Start Material provided

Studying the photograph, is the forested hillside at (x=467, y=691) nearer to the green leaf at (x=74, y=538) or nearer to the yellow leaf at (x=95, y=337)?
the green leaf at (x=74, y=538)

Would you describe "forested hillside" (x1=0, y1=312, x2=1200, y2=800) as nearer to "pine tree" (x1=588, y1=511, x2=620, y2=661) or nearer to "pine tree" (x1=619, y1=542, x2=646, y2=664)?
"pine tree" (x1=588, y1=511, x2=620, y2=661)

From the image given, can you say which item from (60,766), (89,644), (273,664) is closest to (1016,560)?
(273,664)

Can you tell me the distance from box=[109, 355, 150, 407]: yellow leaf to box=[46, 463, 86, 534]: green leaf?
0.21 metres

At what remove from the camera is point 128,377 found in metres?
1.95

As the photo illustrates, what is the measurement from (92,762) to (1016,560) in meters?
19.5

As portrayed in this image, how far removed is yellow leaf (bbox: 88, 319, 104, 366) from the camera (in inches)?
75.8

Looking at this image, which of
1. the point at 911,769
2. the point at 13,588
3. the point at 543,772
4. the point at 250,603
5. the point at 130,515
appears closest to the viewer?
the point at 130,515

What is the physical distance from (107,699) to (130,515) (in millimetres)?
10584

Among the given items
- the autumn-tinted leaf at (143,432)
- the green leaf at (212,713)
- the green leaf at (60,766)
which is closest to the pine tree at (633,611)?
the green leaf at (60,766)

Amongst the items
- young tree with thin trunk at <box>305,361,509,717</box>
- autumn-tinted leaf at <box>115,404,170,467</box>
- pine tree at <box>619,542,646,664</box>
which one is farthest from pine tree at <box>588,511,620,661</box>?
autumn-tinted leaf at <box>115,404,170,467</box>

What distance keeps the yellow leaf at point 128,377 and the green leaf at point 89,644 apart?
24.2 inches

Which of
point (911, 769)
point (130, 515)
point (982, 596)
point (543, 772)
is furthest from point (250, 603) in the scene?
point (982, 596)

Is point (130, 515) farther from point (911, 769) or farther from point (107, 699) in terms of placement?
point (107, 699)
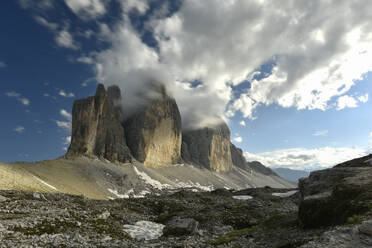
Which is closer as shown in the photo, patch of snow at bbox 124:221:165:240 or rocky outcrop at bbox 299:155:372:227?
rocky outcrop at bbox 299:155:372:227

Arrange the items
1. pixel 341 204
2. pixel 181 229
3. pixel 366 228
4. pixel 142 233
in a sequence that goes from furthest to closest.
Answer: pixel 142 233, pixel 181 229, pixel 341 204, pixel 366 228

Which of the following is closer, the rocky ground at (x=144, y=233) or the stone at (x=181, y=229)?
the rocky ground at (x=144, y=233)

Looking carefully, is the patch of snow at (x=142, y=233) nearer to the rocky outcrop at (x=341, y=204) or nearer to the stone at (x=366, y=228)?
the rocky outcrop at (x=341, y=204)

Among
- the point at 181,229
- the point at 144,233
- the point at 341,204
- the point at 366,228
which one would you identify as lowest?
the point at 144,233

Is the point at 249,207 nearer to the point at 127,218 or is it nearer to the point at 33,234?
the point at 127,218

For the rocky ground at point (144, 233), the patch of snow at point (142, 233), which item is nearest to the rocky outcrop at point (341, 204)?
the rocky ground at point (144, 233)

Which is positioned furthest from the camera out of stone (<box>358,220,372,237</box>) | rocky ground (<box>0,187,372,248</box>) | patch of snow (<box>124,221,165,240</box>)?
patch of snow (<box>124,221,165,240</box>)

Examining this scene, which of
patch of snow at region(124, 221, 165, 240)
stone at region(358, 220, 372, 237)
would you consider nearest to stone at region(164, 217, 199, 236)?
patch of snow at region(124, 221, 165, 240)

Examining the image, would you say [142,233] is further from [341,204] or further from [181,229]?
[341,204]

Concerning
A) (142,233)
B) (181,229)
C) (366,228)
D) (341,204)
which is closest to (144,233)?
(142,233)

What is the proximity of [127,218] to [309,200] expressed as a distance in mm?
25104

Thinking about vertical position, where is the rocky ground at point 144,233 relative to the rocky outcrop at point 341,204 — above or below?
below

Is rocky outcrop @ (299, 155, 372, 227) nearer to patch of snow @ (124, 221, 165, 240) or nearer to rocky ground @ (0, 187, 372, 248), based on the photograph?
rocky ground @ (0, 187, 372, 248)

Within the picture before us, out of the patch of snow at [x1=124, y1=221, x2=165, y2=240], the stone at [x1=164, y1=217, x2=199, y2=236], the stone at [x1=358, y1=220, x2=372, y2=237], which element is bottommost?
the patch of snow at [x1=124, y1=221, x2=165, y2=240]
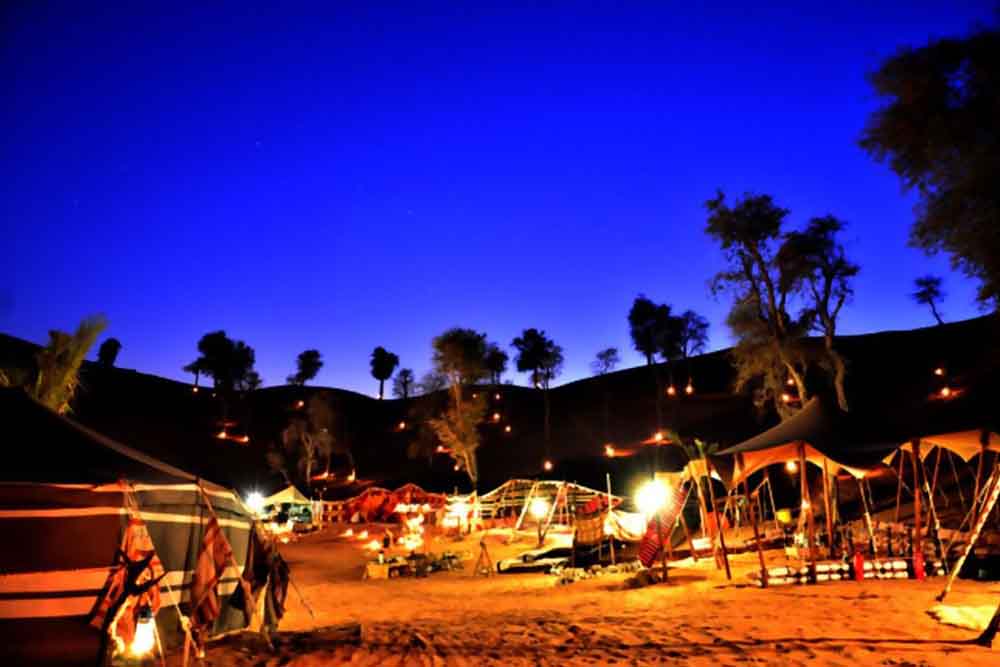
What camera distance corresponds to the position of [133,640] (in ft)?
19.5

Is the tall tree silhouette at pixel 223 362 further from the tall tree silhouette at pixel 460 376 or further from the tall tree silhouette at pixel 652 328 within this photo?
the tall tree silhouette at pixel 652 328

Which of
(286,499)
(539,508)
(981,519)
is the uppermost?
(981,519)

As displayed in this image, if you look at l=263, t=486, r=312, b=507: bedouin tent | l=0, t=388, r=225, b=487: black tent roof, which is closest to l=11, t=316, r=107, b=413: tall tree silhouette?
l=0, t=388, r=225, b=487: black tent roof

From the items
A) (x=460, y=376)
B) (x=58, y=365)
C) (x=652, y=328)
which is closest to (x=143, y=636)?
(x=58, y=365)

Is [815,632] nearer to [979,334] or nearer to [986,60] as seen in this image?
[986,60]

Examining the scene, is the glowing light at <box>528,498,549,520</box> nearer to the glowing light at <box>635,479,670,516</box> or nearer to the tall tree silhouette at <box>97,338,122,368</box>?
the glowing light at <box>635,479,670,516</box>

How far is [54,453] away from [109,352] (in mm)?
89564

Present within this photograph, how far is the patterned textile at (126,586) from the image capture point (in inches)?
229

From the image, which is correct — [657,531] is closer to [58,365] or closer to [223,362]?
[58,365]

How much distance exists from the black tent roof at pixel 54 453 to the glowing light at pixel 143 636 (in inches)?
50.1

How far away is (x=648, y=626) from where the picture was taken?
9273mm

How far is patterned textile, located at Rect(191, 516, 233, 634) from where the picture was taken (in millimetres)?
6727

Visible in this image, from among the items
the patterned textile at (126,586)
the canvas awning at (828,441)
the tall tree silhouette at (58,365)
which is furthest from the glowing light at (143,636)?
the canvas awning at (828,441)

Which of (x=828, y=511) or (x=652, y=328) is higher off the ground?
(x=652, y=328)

End Material provided
Start Material provided

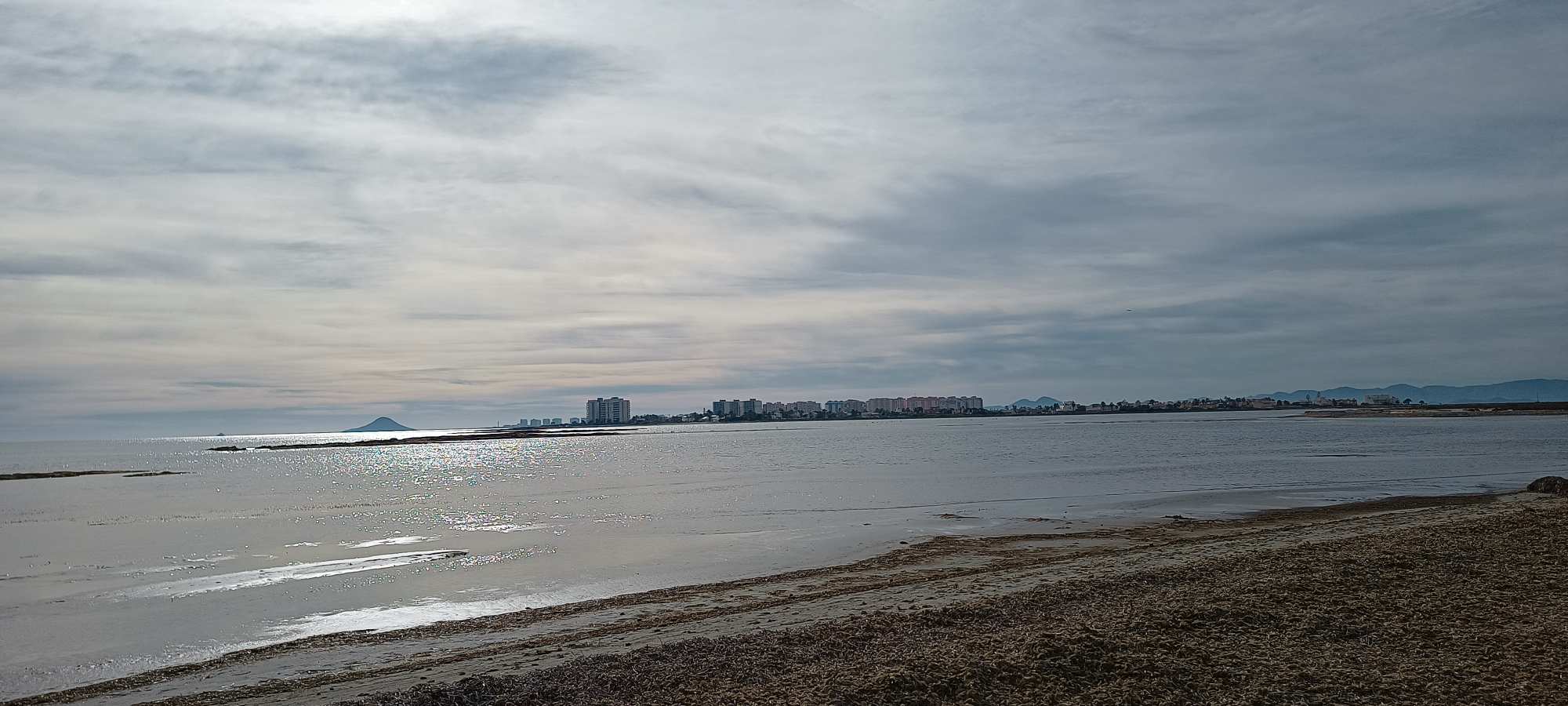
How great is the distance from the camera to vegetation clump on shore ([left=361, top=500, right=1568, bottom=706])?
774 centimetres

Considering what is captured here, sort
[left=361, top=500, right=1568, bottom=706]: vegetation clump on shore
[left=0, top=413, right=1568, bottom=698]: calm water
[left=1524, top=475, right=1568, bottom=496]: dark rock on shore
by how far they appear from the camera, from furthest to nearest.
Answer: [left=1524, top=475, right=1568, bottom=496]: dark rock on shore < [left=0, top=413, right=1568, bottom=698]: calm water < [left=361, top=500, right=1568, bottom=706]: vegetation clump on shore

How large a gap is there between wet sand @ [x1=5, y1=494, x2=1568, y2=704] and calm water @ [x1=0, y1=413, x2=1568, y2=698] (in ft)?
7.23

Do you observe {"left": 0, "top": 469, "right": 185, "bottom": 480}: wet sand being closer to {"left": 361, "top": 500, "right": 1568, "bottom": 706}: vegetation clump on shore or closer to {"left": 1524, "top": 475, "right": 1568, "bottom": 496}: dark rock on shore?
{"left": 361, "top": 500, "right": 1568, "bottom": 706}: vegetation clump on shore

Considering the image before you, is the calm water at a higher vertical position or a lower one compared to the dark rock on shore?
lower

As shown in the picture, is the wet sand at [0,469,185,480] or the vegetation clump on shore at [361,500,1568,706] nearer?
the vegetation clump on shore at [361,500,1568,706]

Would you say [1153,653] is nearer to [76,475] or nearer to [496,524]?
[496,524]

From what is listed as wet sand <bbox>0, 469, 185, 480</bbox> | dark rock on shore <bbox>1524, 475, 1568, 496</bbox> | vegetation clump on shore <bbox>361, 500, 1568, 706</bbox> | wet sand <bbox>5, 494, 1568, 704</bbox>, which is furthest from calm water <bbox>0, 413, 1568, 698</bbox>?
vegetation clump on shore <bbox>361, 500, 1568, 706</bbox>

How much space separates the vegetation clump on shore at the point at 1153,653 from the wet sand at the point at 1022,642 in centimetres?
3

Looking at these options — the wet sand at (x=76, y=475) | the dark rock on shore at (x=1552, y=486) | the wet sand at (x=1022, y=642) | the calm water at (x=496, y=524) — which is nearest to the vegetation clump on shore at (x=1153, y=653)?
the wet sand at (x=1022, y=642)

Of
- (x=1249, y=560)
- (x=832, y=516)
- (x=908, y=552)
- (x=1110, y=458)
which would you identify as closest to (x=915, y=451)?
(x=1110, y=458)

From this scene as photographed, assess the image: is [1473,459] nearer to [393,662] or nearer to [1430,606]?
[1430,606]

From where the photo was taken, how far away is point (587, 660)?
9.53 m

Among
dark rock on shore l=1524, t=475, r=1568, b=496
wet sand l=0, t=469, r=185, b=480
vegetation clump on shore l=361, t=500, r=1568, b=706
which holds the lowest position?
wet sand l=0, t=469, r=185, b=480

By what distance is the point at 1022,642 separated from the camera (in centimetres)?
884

End Material provided

#### Work required
Rewrite the data above, starting at the line containing "Studying the photograph, is" and ending at the line containing "24.2 inches", with "forested hillside" changed to "wooded slope" and everything else left the same.

#### Written response
Studying the photograph, is the wooded slope at (x=467, y=691) nearer to the green leaf at (x=74, y=538) or nearer to the yellow leaf at (x=95, y=337)?
the green leaf at (x=74, y=538)

Would you describe "wooded slope" (x1=0, y1=312, x2=1200, y2=800) as nearer to "pine tree" (x1=588, y1=511, x2=620, y2=661) or nearer to "pine tree" (x1=619, y1=542, x2=646, y2=664)?
"pine tree" (x1=588, y1=511, x2=620, y2=661)

From the image given, can you say which item from (60,766), (89,644), (273,664) is closest to (1016,560)?
(273,664)

Can you tell me the distance from box=[109, 355, 150, 407]: yellow leaf to box=[46, 463, 86, 534]: green leaf?
0.21 metres

At what remove from the camera is point 128,377 found in metres?
1.95

As the photo illustrates, what is the measurement from (92,762) to (1016,560) in meters?
19.5

As portrayed in this image, how far removed is yellow leaf (bbox: 88, 319, 104, 366) from the camera (in inches)?
75.8

Looking at this image, which of
1. the point at 911,769
2. the point at 13,588
3. the point at 543,772
4. the point at 250,603
5. the point at 130,515
appears closest to the viewer?
the point at 130,515

What is the physical distance from (107,699) to (130,515) (in millimetres)?
10584

Among the given items
- the autumn-tinted leaf at (143,432)
- the green leaf at (212,713)
- the green leaf at (60,766)
which is closest to the pine tree at (633,611)?
the green leaf at (60,766)

Amongst the items
- young tree with thin trunk at <box>305,361,509,717</box>
- autumn-tinted leaf at <box>115,404,170,467</box>
- pine tree at <box>619,542,646,664</box>
which one is farthest from pine tree at <box>588,511,620,661</box>?
autumn-tinted leaf at <box>115,404,170,467</box>

What distance keeps the yellow leaf at point 128,377 and the green leaf at point 89,644 apart?
24.2 inches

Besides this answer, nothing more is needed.